ACTIVITY >> Repeat every record below exactly, leaving out the pictures.
▽
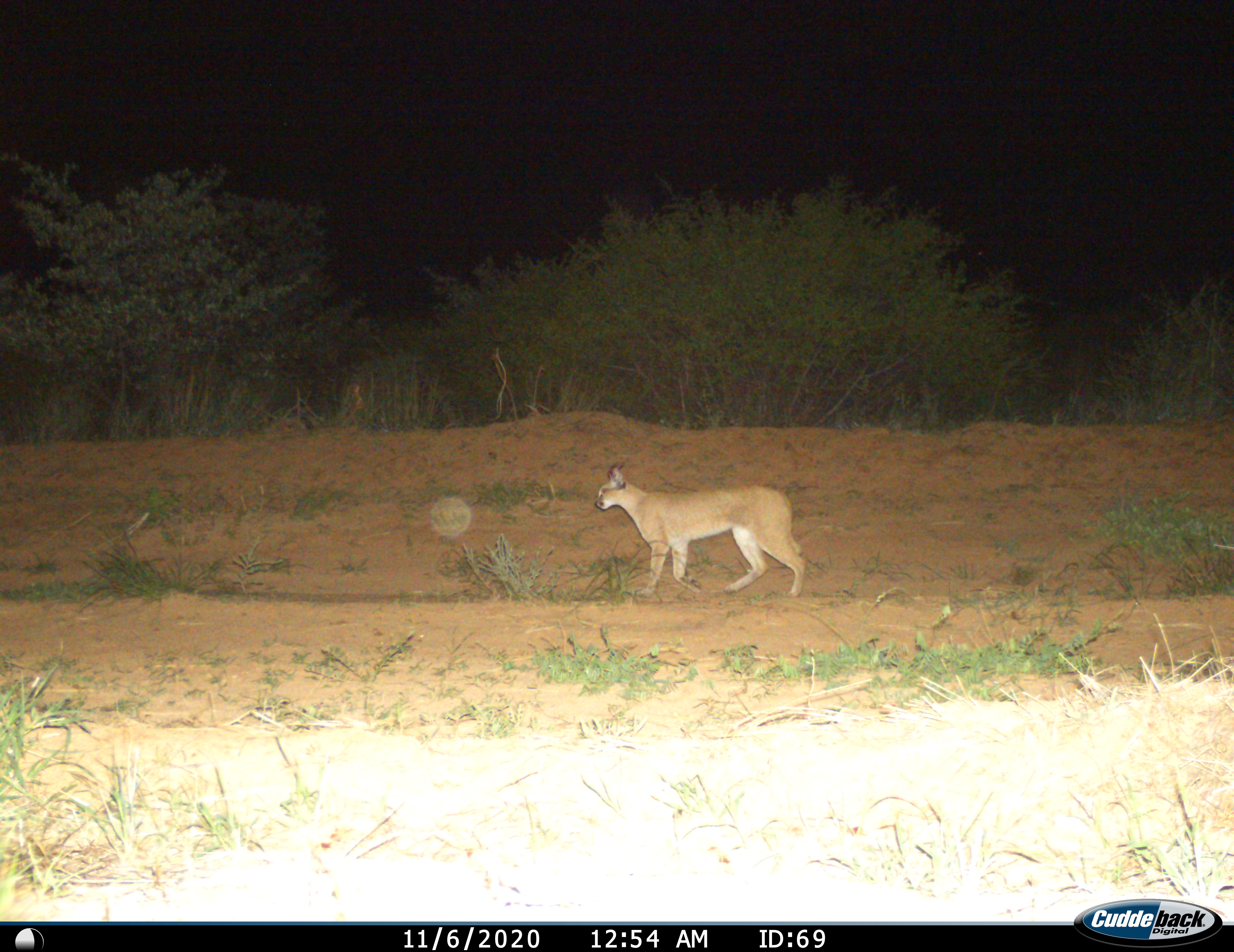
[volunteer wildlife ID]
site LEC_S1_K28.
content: unidentified animal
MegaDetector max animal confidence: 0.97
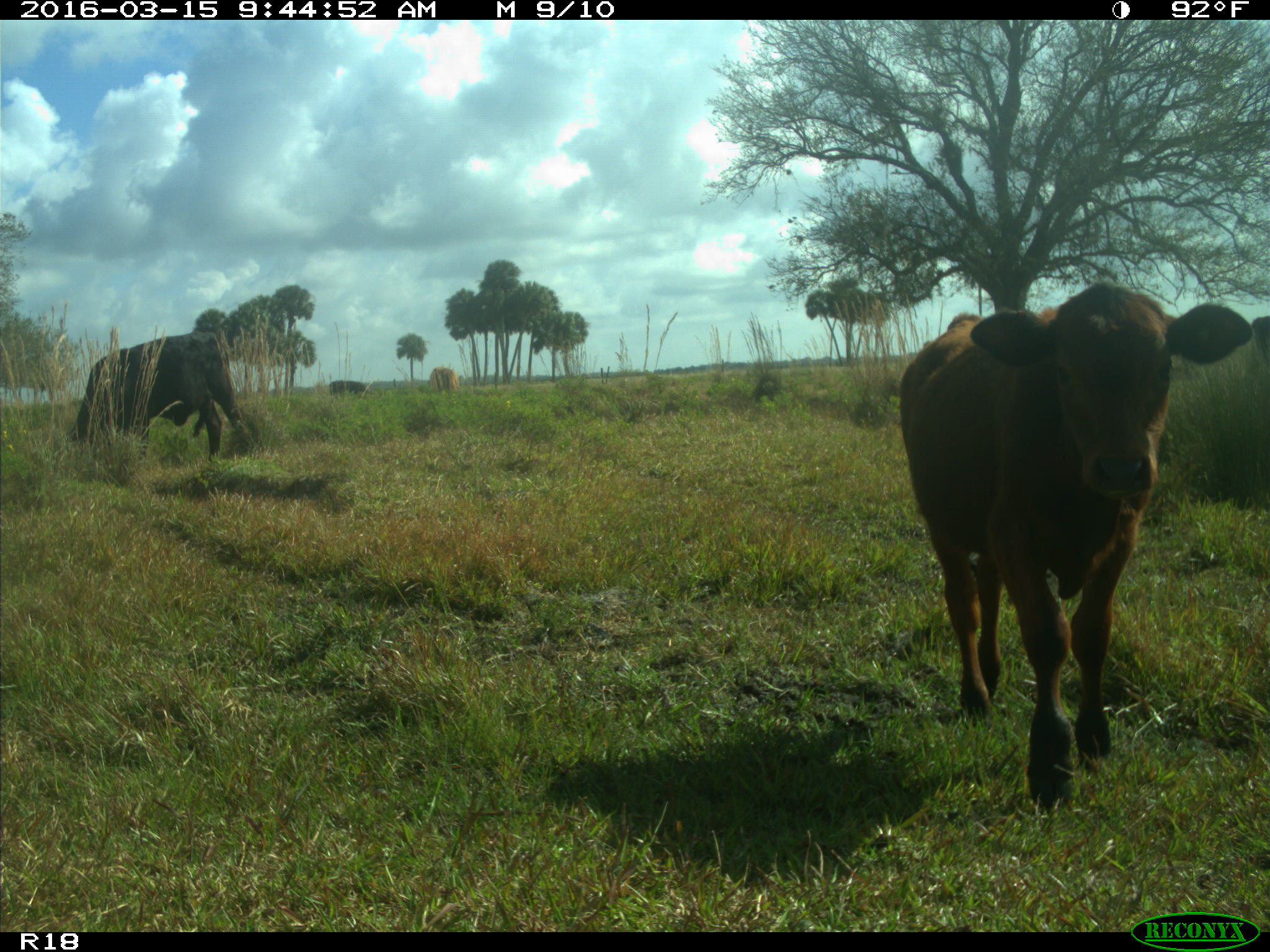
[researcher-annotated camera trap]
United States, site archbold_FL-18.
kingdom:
△
OUTPUT >>
[volunteer wildlife ID]
site LEC_S1_K28.
content: unidentified animal
MegaDetector max animal confidence: 0.97
[researcher-annotated camera trap]
United States, site archbold_FL-18.
kingdom:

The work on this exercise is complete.